Markets Routed as Fed tries to hose down Fire
March 17th, 2008So JPMorgan picks up Bear Stearns for $2…..yes $2…not $20 as on Friday. The fed cuts the discount rate 0.25% which actually is neither here nor there.
The markets rallied initially on some short covering but the market is now in full blown meltdown.
Even Goldman Sachs has reported a write down. Only $3bln which is chump change for them but it shows how this contagion is spreading far and wide.
This is like a game of dominoes now and the central bankers globally need to pull every trick out of the bag to prevent a complete collapse in global banking stocks and general equities.
I would imagine there will be some concerted intervention either in currency markets or in the interest rate markets. This isn’t just a US problem because it will start spreading soon.

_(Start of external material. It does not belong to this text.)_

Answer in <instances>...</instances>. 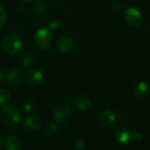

This is a very serious situation.
Tags: bear stearns, central banks, credit crunch, currencies, federal reserve, financial crisis, markets
March 17th, 2008 at 2:40 am
yes very serious
March 18th, 2008 at 1:21 am
You have to wonder though how much of a moral hazard is being created on Wall St by these sort of bailouts. And how long before all this liquidity creates an inflation problem for us all. I suspect it already is.
cheers
Bernard
March 18th, 2008 at 1:36 am
Well the Fed has taken a long look at the bank failures during the 1930s Depression. There is a paper on this “Contagion and Bank Failures during the Great Depression: The June 1932 Chicago Banking Panic” by Mason and Calomiris.
The conclusion was that greater cooperation between the banks and authorities can prevent systemic collapse. I don’t disagree with this at all. The issue is that banks are private companies creating profits out of what is essentially a sovereign right, namely the ability to create money. So in essence they can’t be allowed to fail if the impact will be too profound. There is your moral hazard.
Nobody wants a repeat of the 1930s……unfortunately we’ve had a repeat already of the 1920s.